What you need to do -
(a) Answer these questions from the carbon wheels thread, one per line:
(i) How many miles a year does jackmen usually ride?
(ii) What did tvad do with the Enve wheels, and how soon?
(iii) According to looigi, under what conditions will deep CF wheels get blown around more?
(b) Rewrite the carbon wheels thread from "I'm 51. I ride" up to and including "of owning them.", replacing "two months" with "three weeks".
(c) Decide whether each statement agrees with the carbon wheels thread. Answer yes or no, and quote the words that decide it.
(i) jackmen's bike is equipped with DI-2.
(ii) robdamanii's carbon wheels are clinchers.
(iii) aclinjury recommends switching to carbon wheels.

Supplied passage -
# Carbon wheels, can you really feel a difference ?



## jackmen (Jul 24, 2007)

I am a recreational rider and like ridding very nice bikes, usually 1500-2000 miles a year. I'm 53 and definitely not the fastest guy as I usually average 17-18 MPH on my long rides. I ride a nice current Monocoque Neuvation F500 with DI-2, and have always ridden aero alloy clincher wheels which are pretty light at 1450 grams. 

I see a lot of people going to the new carbon clinchers and wanted to ask if people really feel a difference. I am aware of the braking issues which seem to be better on the newer models, but most of the carbon clinchers look like they are heavier unless you spend ridiculous money for a wheel set (>$2000).

I am soliciting others opinions on what there experiences have been in using the carbon wheel sets.


----------



## Jay Strongbow (May 8, 2010)

Different, yes. But then again different wheels of the same material feel different to.

Faster, smoother, no. But again that probably doesn't have much to do with what they are made of. My aluminum wheels are very smooth so just because the limited carbon wheels I've compared them to don't seem better to me doesn't mean much as far as acarbon vs aluminum comparison goes. It could mean a number of things not necessarily having anything to do with the material used on the rim.


----------



## cxwrench (Nov 9, 2004)

is the 'wheels & tires' section of the forum broken?


----------



## robdamanii (Feb 13, 2006)

My carbon wheels feel significantly different than my alloys. Then again, the carbons are tubs and the alloy are clinchers.


----------



## tvad (Aug 31, 2003)

I'm 51. I ride nice bikes. Went the whole carbon wheel weight weenie route last year with Enve Smart System 3.4 clinchers and Tune hubs. They were not worth the money, IMO. Sold them on E-Bay within two months of owning them.

I prefer my HED Belgium rims/Alchemy hub wheels to the Enve wheels.

Resist the temptation. Carbon clincher wheels won't make you faster, or stronger, or make your riding easier or more comfortable.


----------



## aclinjury (Sep 12, 2011)

Feel different? yes.
Make you faster? no.
At 17-18 mph with an intent of being recreational, it won't even matter.
Stay with aluminum


----------



## looigi (Nov 24, 2010)

Yeah, right. They won't even feel different, except in crosswinds when the deep CF wheels will get blown around more. They will sound different though.


----------



## metoou2 (Mar 18, 2009)

Supplied information -
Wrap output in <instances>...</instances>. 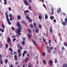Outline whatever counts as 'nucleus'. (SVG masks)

Exercise responses -
(a)
(i) 1500-2000 miles a year.
(ii) tvad sold them on E-Bay within two months of owning them.
(iii) In crosswinds.

(b)
I'm 51. I ride nice bikes. Went the whole carbon wheel weight weenie route last year with Enve Smart System 3.4 clinchers and Tune hubs. They were not worth the money, IMO. Sold them on E-Bay within three weeks of owning them.

(c)
(i) Yes: "I ride a nice current Monocoque Neuvation F500 with DI-2"
(ii) No: "the carbons are tubs and the alloy are clinchers"
(iii) No: "Stay with aluminum"